The URSA Mini Pro 12K has a revolutionary new sensor with a native resolution of 12,288 x 6480, an incredible 80 megapixels per frame. The sensor is not a typical Bayer sensor – it is symmetrical, which means that the same number of RGB colors is present in the array. This isn't particularly useful for a 4K camera, but it means that this 12K camera can effectively produce full-screen RGB 4K.
Similar to 4K downsampling to 1080p, you get a better HD picture online. With 12K Super Sampling, 8K gives you better color and resolution than native 8K sensors.

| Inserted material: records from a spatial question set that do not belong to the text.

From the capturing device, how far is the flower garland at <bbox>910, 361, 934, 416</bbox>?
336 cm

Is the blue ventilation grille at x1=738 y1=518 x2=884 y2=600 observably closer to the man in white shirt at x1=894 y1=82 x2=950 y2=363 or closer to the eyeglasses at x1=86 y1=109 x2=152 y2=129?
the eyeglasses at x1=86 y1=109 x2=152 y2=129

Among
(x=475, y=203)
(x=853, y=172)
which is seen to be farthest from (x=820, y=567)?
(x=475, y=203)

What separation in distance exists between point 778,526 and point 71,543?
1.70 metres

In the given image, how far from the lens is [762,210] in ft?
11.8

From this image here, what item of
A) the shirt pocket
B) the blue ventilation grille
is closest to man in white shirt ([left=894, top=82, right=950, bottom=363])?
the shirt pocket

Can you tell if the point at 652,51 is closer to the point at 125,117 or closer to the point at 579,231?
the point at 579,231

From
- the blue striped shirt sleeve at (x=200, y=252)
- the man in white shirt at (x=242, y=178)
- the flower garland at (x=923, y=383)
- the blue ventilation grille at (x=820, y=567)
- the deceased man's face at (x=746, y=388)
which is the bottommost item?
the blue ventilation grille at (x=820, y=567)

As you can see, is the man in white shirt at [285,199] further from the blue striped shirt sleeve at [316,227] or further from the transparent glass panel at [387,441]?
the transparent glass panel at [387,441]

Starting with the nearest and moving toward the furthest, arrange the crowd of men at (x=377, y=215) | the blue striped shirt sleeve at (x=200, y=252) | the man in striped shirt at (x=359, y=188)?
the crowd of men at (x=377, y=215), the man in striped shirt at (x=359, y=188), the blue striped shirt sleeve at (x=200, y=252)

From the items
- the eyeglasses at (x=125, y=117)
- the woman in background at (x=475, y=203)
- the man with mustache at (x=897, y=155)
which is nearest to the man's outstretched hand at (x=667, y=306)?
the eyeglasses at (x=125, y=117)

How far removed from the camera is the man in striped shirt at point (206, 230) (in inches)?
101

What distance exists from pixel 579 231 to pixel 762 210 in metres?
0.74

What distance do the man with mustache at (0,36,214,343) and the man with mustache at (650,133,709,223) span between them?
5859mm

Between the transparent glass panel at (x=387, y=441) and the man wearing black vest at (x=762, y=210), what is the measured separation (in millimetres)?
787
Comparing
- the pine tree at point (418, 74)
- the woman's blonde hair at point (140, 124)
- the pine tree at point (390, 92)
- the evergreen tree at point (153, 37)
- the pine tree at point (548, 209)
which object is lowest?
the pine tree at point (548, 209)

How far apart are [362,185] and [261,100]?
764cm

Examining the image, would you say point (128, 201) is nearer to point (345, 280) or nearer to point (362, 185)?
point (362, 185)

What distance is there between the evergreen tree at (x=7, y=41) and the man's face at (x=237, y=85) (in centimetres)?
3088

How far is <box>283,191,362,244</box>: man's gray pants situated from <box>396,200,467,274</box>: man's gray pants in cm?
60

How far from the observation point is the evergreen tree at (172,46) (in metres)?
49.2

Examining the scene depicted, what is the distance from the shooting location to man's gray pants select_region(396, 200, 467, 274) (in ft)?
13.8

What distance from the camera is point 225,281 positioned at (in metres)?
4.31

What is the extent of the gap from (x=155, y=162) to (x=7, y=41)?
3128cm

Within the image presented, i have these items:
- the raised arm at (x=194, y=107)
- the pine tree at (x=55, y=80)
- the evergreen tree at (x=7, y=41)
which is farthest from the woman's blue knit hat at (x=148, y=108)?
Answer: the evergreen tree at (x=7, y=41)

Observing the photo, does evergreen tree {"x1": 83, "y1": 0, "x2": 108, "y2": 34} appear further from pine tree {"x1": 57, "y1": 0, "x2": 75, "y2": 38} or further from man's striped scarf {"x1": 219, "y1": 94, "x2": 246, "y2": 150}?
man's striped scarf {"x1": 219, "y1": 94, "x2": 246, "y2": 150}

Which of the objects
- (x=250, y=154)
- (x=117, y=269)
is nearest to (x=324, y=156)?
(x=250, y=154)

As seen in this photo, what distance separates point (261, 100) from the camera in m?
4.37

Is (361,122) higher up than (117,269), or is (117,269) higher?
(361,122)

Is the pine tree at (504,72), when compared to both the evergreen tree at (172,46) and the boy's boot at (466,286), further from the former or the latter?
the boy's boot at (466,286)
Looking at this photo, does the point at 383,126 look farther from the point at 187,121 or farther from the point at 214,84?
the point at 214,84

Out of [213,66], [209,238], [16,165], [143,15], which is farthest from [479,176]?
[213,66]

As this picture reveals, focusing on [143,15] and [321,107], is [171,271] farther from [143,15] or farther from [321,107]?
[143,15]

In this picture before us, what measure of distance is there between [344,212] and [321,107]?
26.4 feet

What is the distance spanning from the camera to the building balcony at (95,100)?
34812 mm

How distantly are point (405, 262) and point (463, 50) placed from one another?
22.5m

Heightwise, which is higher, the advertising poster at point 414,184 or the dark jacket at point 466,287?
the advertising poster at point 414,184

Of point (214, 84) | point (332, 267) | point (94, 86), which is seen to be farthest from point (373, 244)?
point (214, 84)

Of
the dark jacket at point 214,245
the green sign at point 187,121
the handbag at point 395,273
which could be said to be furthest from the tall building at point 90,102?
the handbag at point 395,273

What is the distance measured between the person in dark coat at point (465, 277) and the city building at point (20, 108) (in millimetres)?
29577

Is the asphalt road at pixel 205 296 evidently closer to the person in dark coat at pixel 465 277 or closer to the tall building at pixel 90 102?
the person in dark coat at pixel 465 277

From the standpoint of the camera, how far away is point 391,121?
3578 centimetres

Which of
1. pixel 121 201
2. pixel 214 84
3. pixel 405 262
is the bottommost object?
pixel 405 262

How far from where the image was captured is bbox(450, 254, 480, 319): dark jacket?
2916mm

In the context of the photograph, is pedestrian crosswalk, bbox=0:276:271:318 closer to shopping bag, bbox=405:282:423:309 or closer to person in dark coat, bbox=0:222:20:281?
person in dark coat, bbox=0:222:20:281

This means that no sensor is cut when moving resolutions as we are used to. Regardless of whether you're shooting 12K, 8K or 4K, the Ursa uses in-sensor scaling to avoid cropping or adjusting the field of view. Blackmagic also indicated that this new sensor operation will not cause aliasing problems.
And that seems to be the whole idea behind the camera. Get the best results with 8K and the resolutions below, instead of directly producing 12K native footage. The Super 35 sensor also has 14 levels of dynamic range.
Features at a glance
- Blackmagic RAW for all resolutions
- Up to 60fps 12K
- 110 fps at 8K
- 220 fps (Super 16 crop) at 4K
- Interchangeable lens holder (supplied with PL)
- Built-in ND filters
- Dual CFast & USH-II SD
- SuperSpeed USB-C expansion port
- And, of course, it comes with the Studio version of Resolve.
Price and availability
During the presentation, Grant repeatedly suggested that the camera be aimed at high-end work. As a result, the first models are first delivered to working DPs.
As such, one would expect the release price to match, if not slightly undercut, current production models. No of course not. That is Blackmagic. The first 12K camera costs $ 9,995.